The present article makes on the presence of the magnetohydrodynamic (MHD) flow of an electrically conducting Newtonian fluid over a superlinear stretching/shrinking sheet. A similarity transformation is utilized to interpret the representing construction of nonlinear PDEs by nonlinear ODEs. These equations are solved analytically along with the corresponding boundary conditions.
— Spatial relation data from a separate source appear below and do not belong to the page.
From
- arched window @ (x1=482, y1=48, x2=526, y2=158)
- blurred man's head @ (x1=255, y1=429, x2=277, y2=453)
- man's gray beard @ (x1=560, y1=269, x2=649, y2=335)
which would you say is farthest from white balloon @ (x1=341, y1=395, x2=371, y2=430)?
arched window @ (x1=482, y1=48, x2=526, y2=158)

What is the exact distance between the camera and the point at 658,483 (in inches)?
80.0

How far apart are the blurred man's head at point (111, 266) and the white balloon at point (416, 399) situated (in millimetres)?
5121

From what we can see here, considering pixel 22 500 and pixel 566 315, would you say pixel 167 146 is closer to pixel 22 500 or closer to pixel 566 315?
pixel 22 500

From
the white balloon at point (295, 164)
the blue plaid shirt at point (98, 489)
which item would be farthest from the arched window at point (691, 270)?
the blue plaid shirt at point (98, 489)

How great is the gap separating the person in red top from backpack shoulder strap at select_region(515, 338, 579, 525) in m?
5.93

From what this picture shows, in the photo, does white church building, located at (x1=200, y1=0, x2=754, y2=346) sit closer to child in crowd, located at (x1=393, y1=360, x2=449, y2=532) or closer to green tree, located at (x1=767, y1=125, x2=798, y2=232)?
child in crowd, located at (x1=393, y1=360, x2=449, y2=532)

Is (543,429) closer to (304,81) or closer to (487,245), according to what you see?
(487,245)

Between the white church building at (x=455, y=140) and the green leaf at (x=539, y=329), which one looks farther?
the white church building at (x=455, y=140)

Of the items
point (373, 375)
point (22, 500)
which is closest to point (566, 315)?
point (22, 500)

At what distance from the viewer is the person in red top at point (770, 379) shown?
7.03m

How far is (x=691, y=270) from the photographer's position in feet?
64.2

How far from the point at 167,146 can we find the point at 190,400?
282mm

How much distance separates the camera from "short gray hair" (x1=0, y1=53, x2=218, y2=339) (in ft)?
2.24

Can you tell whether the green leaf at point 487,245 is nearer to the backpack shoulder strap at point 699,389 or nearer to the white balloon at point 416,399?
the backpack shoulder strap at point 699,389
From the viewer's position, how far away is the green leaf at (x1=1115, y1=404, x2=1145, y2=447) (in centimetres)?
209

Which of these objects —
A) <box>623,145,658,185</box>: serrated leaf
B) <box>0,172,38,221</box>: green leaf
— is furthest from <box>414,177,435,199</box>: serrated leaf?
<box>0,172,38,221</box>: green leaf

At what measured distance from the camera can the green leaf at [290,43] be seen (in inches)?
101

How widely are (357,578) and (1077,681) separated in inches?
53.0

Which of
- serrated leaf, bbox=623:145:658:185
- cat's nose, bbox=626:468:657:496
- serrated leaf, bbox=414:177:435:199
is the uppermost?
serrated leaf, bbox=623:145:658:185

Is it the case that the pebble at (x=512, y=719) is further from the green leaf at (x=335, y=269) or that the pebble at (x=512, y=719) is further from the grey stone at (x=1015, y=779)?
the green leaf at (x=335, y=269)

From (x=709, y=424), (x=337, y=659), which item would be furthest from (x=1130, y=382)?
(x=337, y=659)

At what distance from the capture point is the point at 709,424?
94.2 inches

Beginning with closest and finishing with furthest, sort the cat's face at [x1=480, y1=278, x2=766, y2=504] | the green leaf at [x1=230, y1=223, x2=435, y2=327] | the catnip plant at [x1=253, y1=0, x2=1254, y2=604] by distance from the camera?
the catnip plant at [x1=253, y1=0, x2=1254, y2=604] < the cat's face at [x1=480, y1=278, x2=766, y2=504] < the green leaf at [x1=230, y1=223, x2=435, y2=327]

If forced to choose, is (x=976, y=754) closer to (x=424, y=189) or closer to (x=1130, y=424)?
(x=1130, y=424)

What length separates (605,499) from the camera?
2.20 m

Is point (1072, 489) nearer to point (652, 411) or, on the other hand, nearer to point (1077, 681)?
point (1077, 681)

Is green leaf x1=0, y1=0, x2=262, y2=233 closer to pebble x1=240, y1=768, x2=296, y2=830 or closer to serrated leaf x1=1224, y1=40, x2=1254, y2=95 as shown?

The impact of radiation, mass transpiration, and carbon nanotube (CNT) volume fraction on MHD Newtonian fluid flow and heat transfer is under investigation. Water, ethylene glycol, and engine oil are used as base liquids in the sample along with single and multi-walled carbon nanotubes (MCNTs). Heat transfer in an electrically conducting fluid, including internal heat generation and absorption, is evaluated over a continuously stretching/shrinking sheet with power-law surface temperature or heat flux. Furthermore, the heat equation is solved analytically via the Kummer's function and WKB method, respectively. The studied results verify that CNTs have significant properties in improving heat transfer processes which have been extensively developed in manufacturing industrial applications, especially in nanomedicine, where the use of carbon nanotubes as drug-carriers is being pursued, particularly in cancer treatment.

Automated summary

This study investigates the magnetohydrodynamic flow of a Newtonian fluid over a superlinear stretching/shrinking sheet, and examines the impact of factors such as radiation, mass transpiration, and carbon nanotubes on fluid flow and heat transfer. The results suggest that carbon nanotubes play a significant role in enhancing heat transfer processes, especially in applications such as nanomedicine and cancer treatment.